_Input data_.

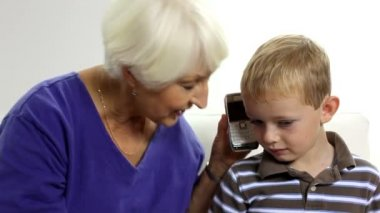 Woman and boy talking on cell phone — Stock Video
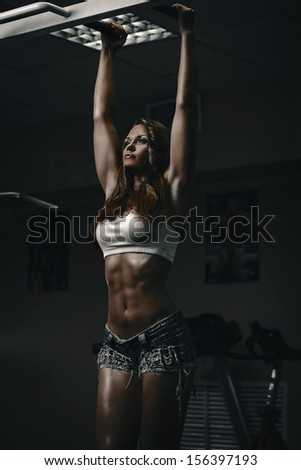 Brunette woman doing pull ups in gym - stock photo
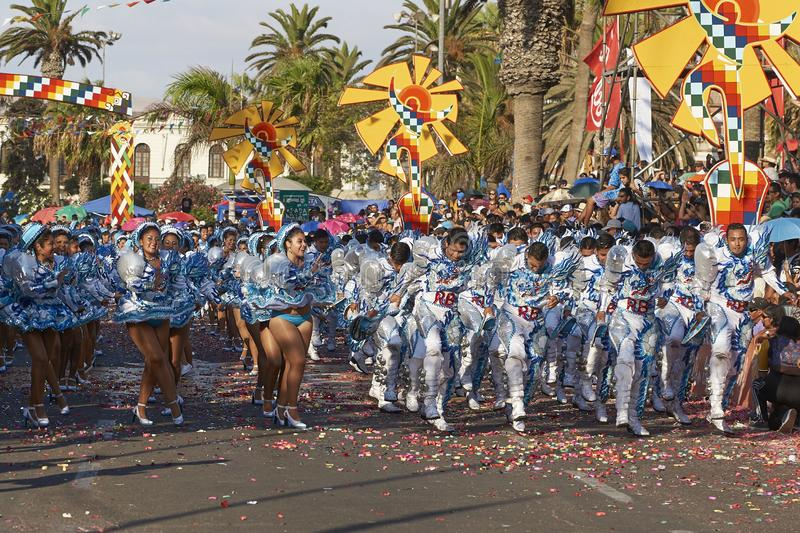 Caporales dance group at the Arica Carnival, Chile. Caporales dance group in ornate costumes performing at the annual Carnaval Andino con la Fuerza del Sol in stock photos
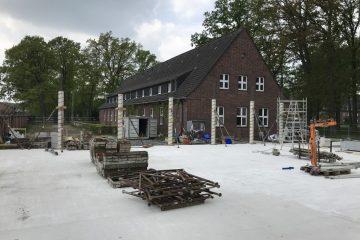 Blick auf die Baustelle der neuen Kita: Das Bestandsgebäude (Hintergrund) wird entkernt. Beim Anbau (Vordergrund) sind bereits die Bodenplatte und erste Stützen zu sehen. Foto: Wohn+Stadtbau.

==

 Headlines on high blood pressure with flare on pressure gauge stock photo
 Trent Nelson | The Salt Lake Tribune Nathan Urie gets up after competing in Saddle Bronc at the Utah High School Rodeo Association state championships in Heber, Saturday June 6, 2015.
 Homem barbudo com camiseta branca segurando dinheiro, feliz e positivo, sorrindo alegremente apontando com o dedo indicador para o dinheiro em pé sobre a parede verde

* * *

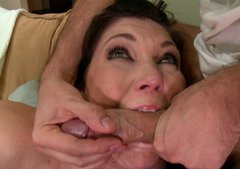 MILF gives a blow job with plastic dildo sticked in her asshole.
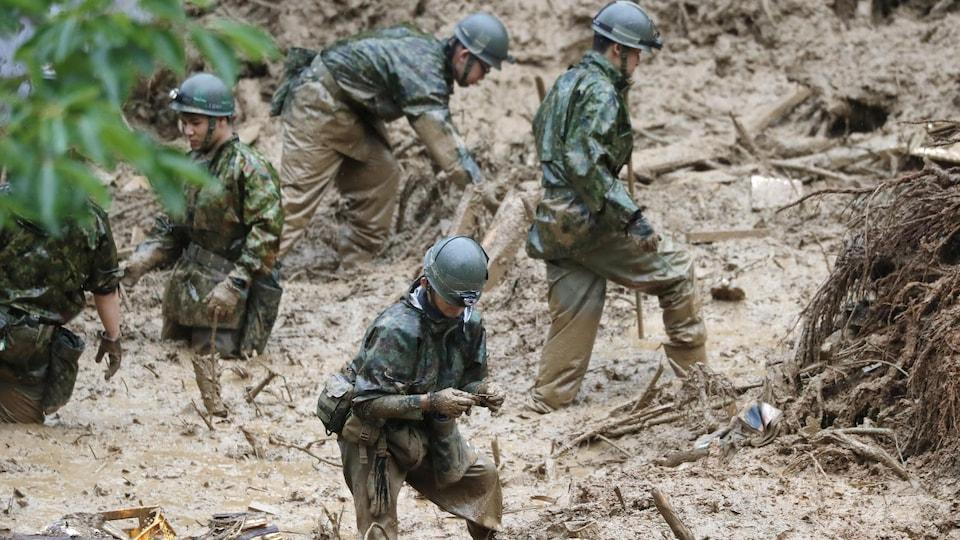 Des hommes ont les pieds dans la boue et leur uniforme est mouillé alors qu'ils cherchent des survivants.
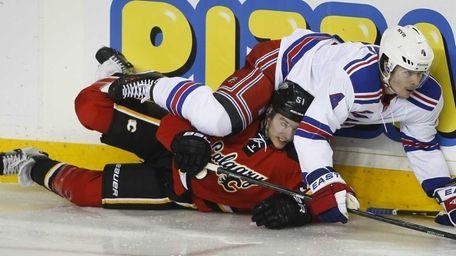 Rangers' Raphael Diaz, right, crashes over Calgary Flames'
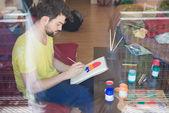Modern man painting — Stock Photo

_Exercise prompt_. The stretch to restate runs from the line above containing "Woman and boy" through the line containing "Caporales dance group at". Copy it word for word, ends included, without pictures.

_The answer_.
 Woman and boy talking on cell phone — Stock Video
 Brunette woman doing pull ups in gym - stock photo
 Caporales dance group at the Arica Carnival, Chile. Caporales dance group in ornate costumes performing at the annual Carnaval Andino con la Fuerza del Sol in stock photos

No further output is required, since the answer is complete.